32  

Была и еще причина, почему Пат не вступил в Гражданскую Армию. Он не мог бы служить под началом у Джеймса Конноли. Он восхищался Конноли, уважал его, и было время, когда он, взяв Кэтела за руку, вливался в шествие, во главе которого великий человек в сопровождении помощника с ящиком из-под апельсинов твердо шагал к какому-нибудь облюбованному перекрестку. Там Конноли взбирался на ящик, и братья слушали его не дыша, только Пату это всегда первому надоедало. Но Конноли был и слишком человек, и слишком теоретик, чтобы Пат мог отдать ему свою нерастраченную преданность; а структура и вся атмосфера Гражданской Армии говорили о том, что пребывание в ее рядах немыслимо без полной, безоговорочной веры в ее вождя. Характер у Пата был яростно независимый, а между тем ему часто казалось, что безупречному начальнику он мог бы подчиниться душою и телом. Он ощущал себя человеком, окруженным по большей части посредственностями и опасным для окружающих. Он охотно уступил бы свою опасную силу воли тому, кого счел бы достойным использовать ее как орудие. Ради человека подлинно великого и беспощадного он готов был на рабство и на страдание. Но такого человека не было. Когда-то он думал, что мог бы вот так служить Роджеру Кейсменту. Но он видел Кейсмента всего два раза, а теперь Кейсмент был в Берлине. Правда, и в Дублине еще оставались люди, которых он уважал, — Томас Мак-Донаг, Джозеф Планкетт. Но по-настоящему ему импонировал только Патрик Пирс.

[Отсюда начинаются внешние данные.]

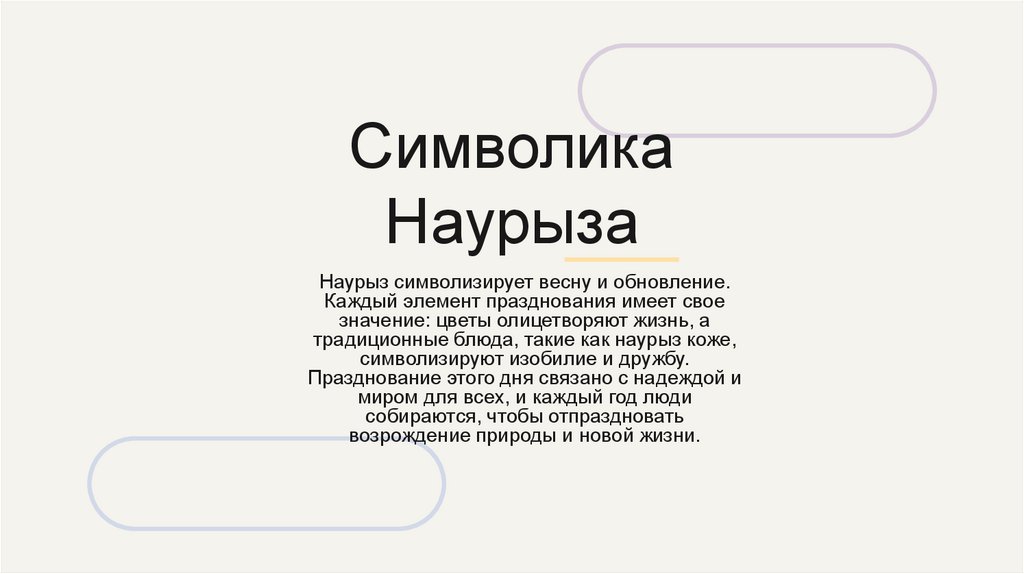 Символика Наурыза

Наурыз символизирует весну и обновление. Каждый элемент празднования имеет свое значение: цветы олицетворяют жизнь, а традиционные блюда, такие как наурыз коже, символизируют изобилие и дружбу. Празднование этого дня связано с надеждой и миром для всех, и каждый год люди собираются, чтобы отпраздновать возрождение природы и новой жизни.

Пирс не давал Пату покоя — притягивал его, отталкивал, будоражил. Он познакомился с ним в Комитете по увековечению памяти Уолфа Тона, слышал его речь на похоронах О'Донована Россы.[20] Да, тут была сила чистой души, сила полного самоотречения — единственное, перед чем Пат преклонялся. И в то же время очень многое в Пирсе раздражало его. Каким только глупым, ребяческим бредням не предавался этот человек! Он романтизировал героическое прошлое Ирландии, населяя его не только рыцарями Красной Ветки,[21] но и духами, феями, колдунами, в которых чуть ли не сам верил. Он безвкусно восторгался Наполеоном и как дурак показывал знакомым клок волос, якобы срезанных с его головы. Романтизировал он и войну, притом так, что Пату это казалось чуждым и недостойным, — болтал про «красное вино сражений, согревающее сердце земли», и прочую чепуху в этом роде. И все же он был похож на великого человека и вызывал в Пате эмоциональный отклик, не вполне понятный и часто казавшийся обременительным.

Что восхищало Пата, так это целомудренность Пирса, его воздержанность, его одиночество. Он не пил, не курил, не посещал веселых сборищ; и не было в его жизни женщин и всего, что с ними связано. В каком-то смысле преградой между ними служило то, что Пат угадывал в Пирсе некоторое сходство с собой. Угадывал он в нем и некую нежность, мягкость, нечто такое, что Пат уже давно обнаружил в себе самом и старался уничтожить как злейшего врага. Пирс не был тем железным человеком, который мог бы превратить его в послушное орудие. Но издали Пат согласен был видеть в нем вождя, и, хотя номинально Пирс не был главой Волонтеров, Пат считал его своим начальником. На более близком расстоянии он, возможно, не принял бы его. Пат ненавидел свою службу в юридической конторе, и однажды знакомые подали ему мысль — попытаться получить место учителя в школе Св. Энды, где Пирс был директором. Заниматься с мальчиками Пат любил, и то, что он слышал об этой школе, ему очень нравилось, но иметь Пирса своим непосредственным начальником — этого он бы не мог. И он был очень рад, что Кэтел не попал в эту школу, — ему бы не хотелось, чтобы Кэтел учился у Пирса.

Женщин Пат не выносил. Они олицетворяли то, что было ему отвратительно в самом себе. Они казались ему путаными, нечистыми, воплощением всех изъянов и недоделок человеческой жизни. Он презирал их идиотские, пустые разговоры, а прикосновение их вызывало у него нервную дрожь. Впрочем, он вообще не любил, чтобы к нему прикасались, это напоминало ему то, о чем он предпочитал забывать, — что у него есть тело. Метания, неудобства, вытекающие из его мужской сущности, он либо терпел с озлоблением и горечью, либо разделывался с ними сам, презирая себя за эту подневольность. Из чистой любознательности, а может, с целью убить в себе назойливого демона любопытства он обследовал мир дублинских проституток, трагический и жалкий. Он нашел там в точности то, что искал, и грязную забаву, в которую его посвятили, воспринял как символ того, что уже раньше угадал в окружавшей его более респектабельной жизни. Он избегал общества женатых мужчин и замужних женщин.